Ban-the-Box is a movement started by grass roots organizations to remove the criminal history check box from employment applications. Ban the Box has been the mantra of its supporters for allowing convicted felons to integrate back into society through a fair-chance pre-employment application process. However, concern about the uptick in recent years of negligent hiring, training, supervision and retention claims has caused employers to implement heightened screening processes to weed out individuals who have a higher chance of increasing liability.

In 2012, the Equal Opportunity Employment Commission (“EEOC”) became involved when it began seeing an increase in pre-hire employment discrimination claims. In response, the EEOC prosecuted several national retail employers under Title VII with mixed results. Thus, the EEOC issued guidelines advising employers banning the use of the criminal history box before the interview process. According to the EEOC, using criminal history as a sole basis for pre-employment hiring decisions may violate Title VII because it disproportionally excludes minorities and men. The EEOC instructed employers to judge applicants based on individualized assessments as opposed to blanket exclusions of any applicant who checks the “yes” box. The EEOC reasoned that removing the criminal history question at the application stage of the hiring process places applicants with a criminal conviction on equal footing, initially, with applicants who do not have a conviction. This is not to say that employers must hire individuals with past criminal convictions. The guidelines do not suggest that such applicants cannot be asked about criminal history during the personal interview stage. There are also a few narrow exceptions to the requirement of fair chance employment. One exception requires the employer to demonstrate that it considers criminal history based on a business necessity or because the information is directly related to a specific job. Additionally, background checks for certain jobs are required by some federal and state laws.

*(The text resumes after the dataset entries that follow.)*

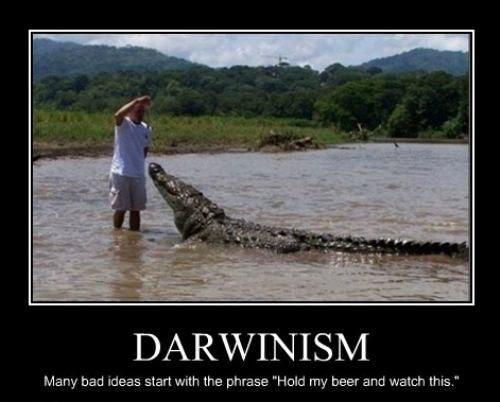 "CLUB GIGGLE darwin-award-winner Top Answer Still On The Board... Show Us ""Darwin Awards!""30 Pics"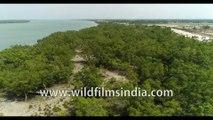 Birds eye view of UNESCO World Heritage Site , the Highly Endangered Sundarban. 4k Phantom Aerial stock footage, Bay of Bengal, India.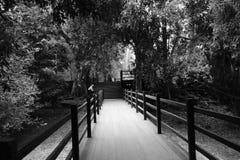 Promenade avec Photos stock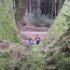 森の中でのスナックタイム
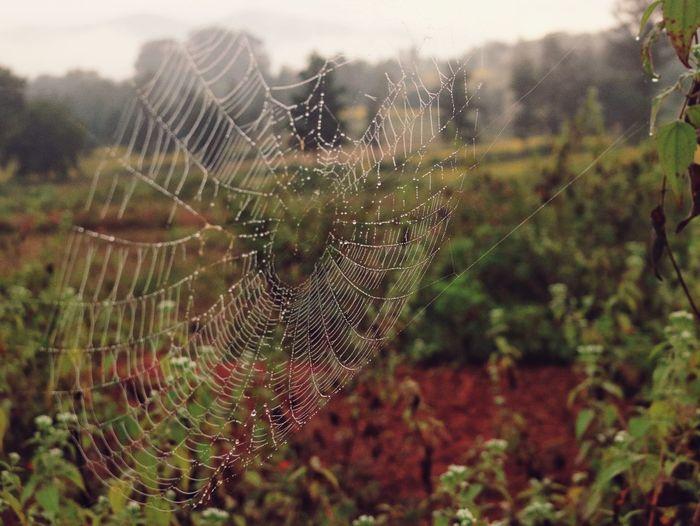 Dew on spider web Dewonspiderweb Spider Web Nature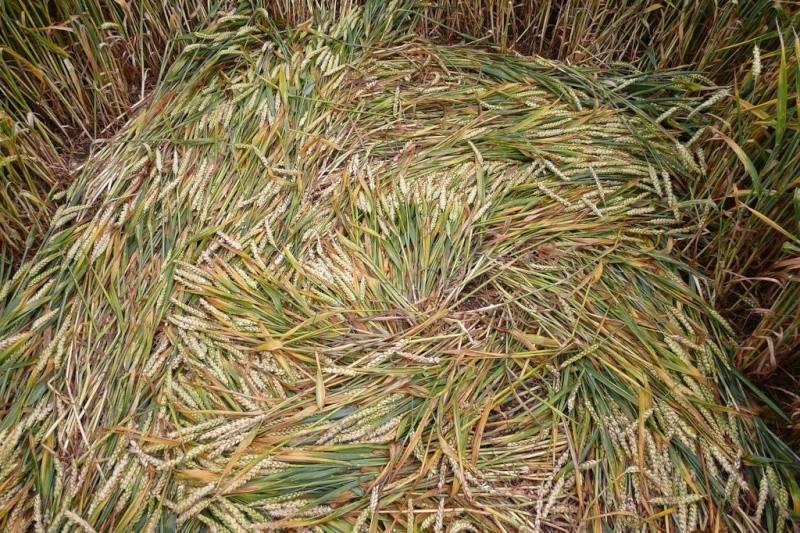 Crops circles 4 P1030611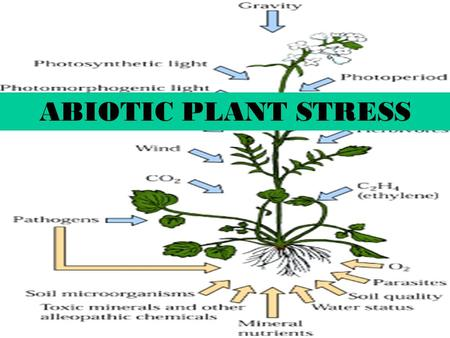1 ABIOTIC PLANT STRESS. 2 PLANT STRESS 1.Any external factors that negatively influence plant growth, productivity, reproductive capacity or survival.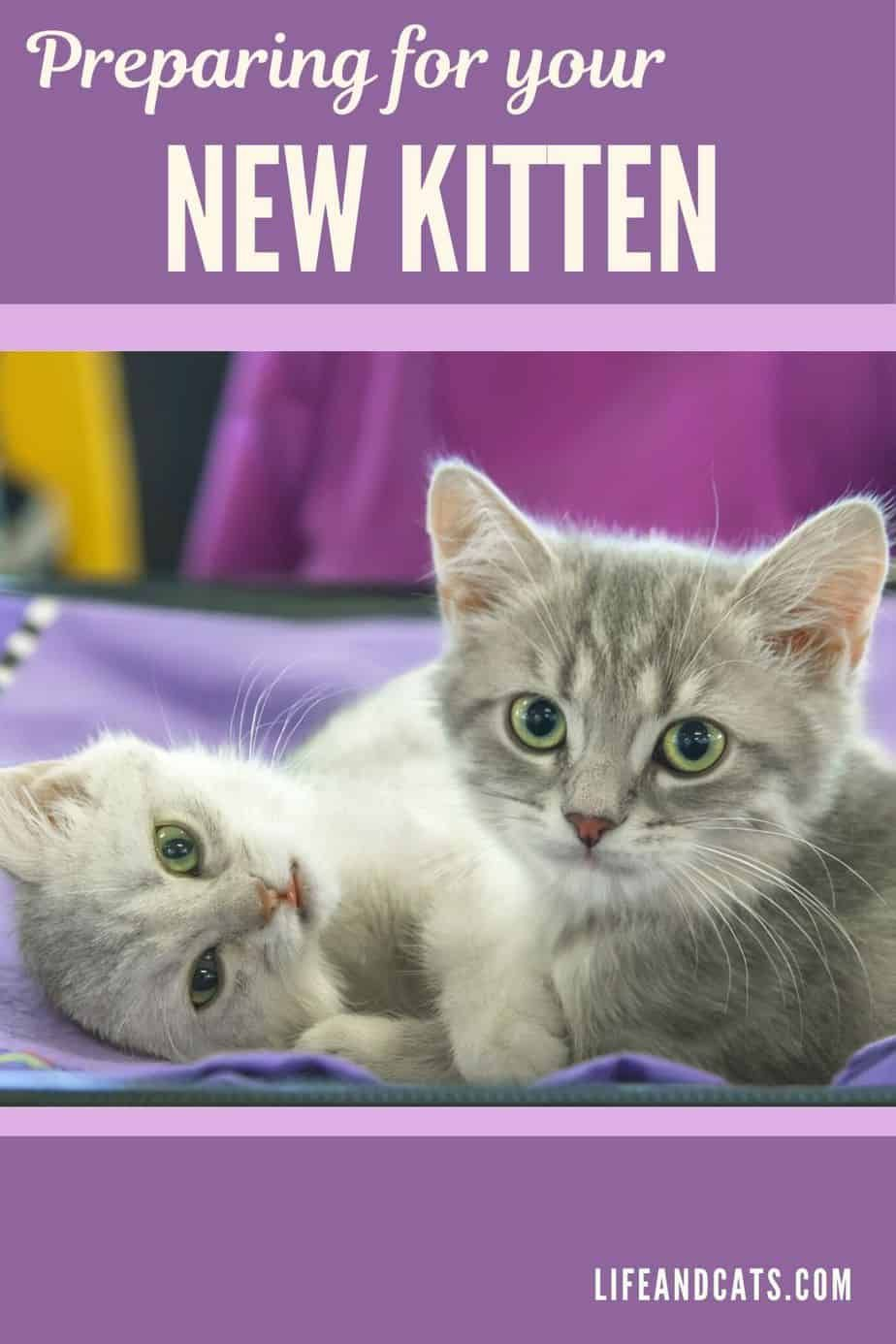 6 Tips For Preparing To Bring Home Your New Kitten Life Cats In 2020 Kitten Kitten Care Cats And Kittens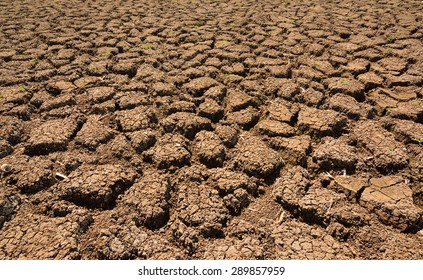 Heat , drought parched ground .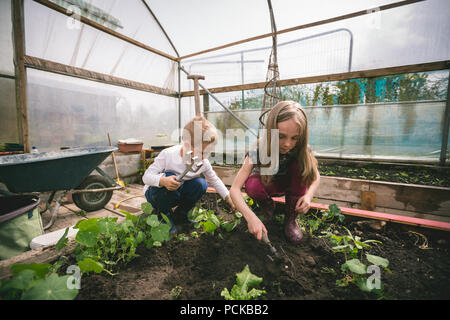 Kids spade digging in greenhouse - Stock Photo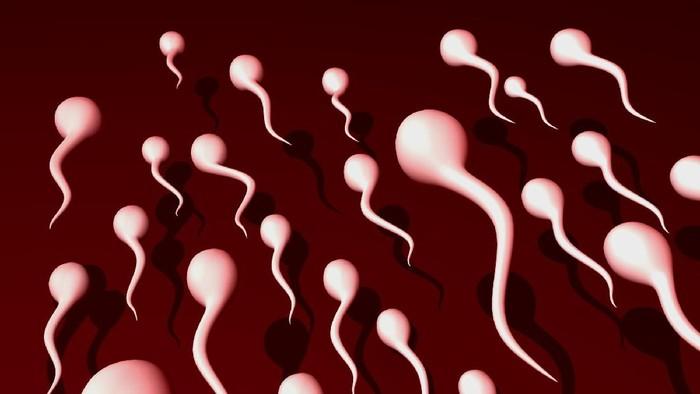 ilustrasi sperma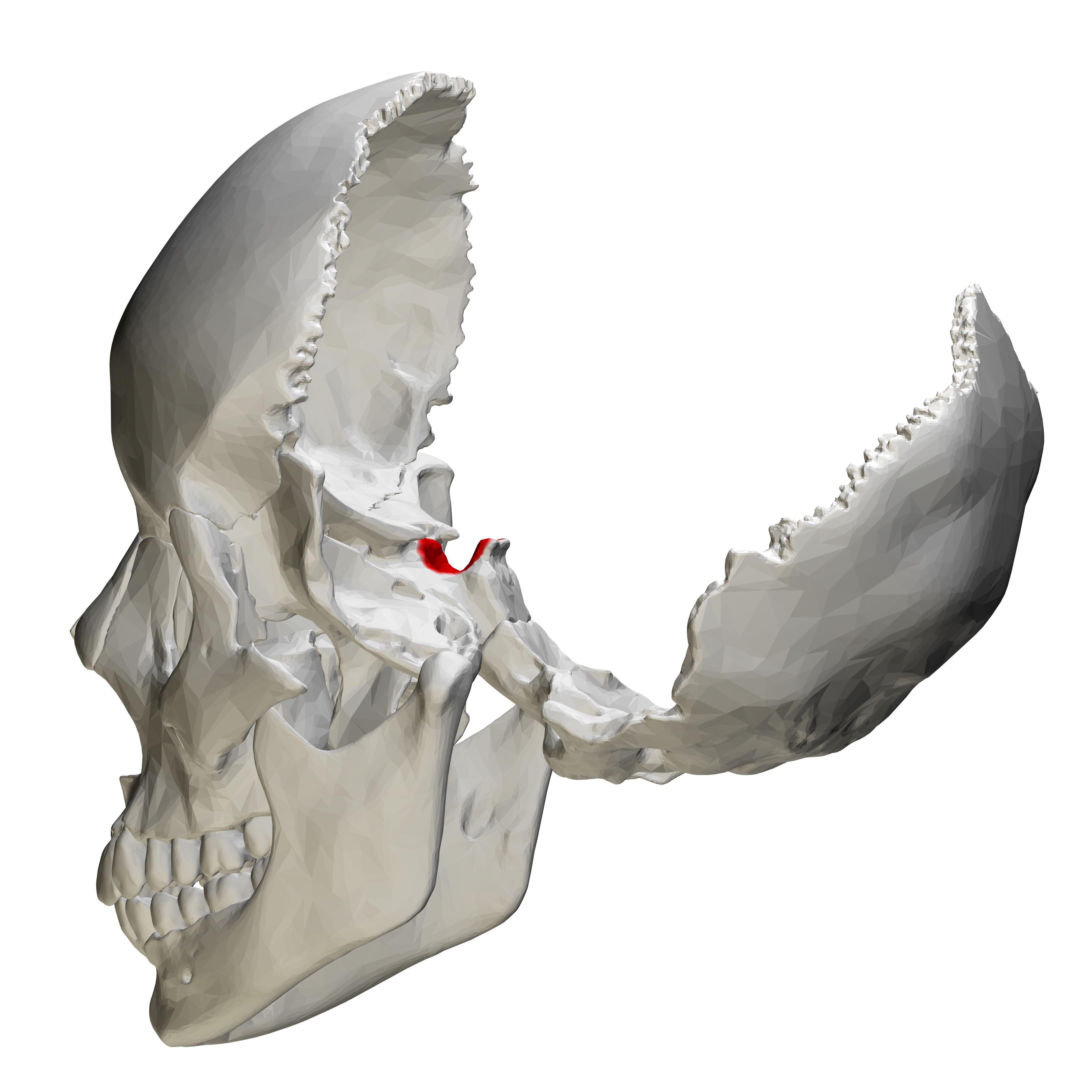 Pin de Stelios Daskalogiannis en cranio | Pinterest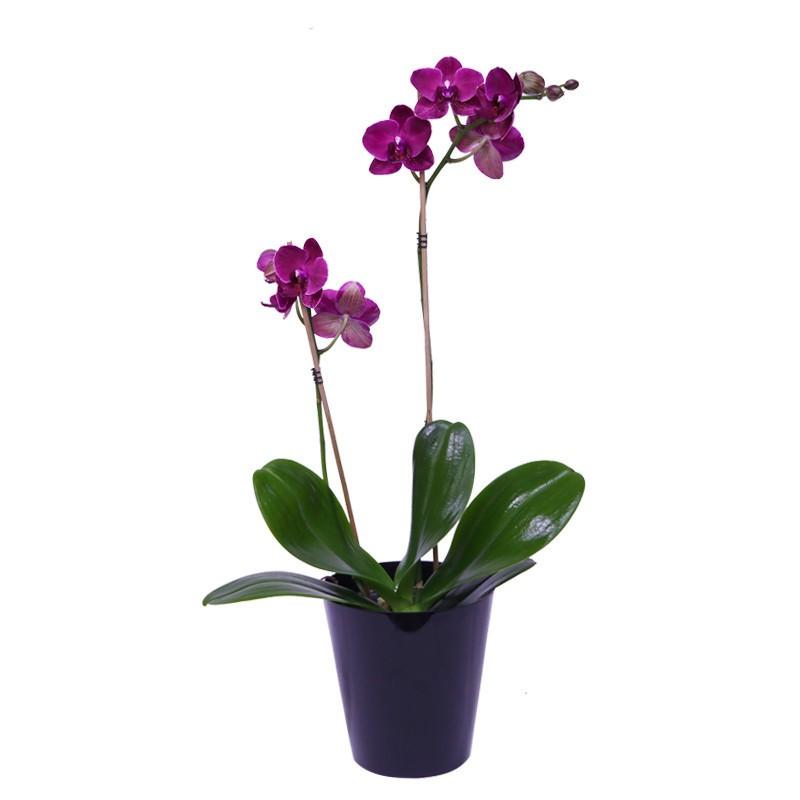 Orquídea Primaveral x2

What does it mean for the Retail, Restaurant, and Hospitality Industry?

As of June 2017, 24 states and over 150 cities and counties have adopted their own fair chance legislation. If your state or local government has not adopted fair chance legislation, it is only a matter of time before it does as the movement is sweeping across the country. Both Target and Walmart have already jumped on the “ban” wagon and removed the box from their employment applications on a national scale. Thus, all retail, restaurant, and hospitality service providers should review their hiring policies and determine whether they meet fair chance hiring guidelines. If not, have an attorney review your employment application and hiring policies and decide if they should be revised. Evaluate whether the application promotes blanket exclusions of certain classes of applicants. Conversely, if you have well-founded concerns about hiring convicted felons, consider developing or revising the company’s business necessity and job related reason for doing so. Demonstrating why information on an applicant’s criminal history is essential to your specific hiring process is critical to defending against potential discrimination claims.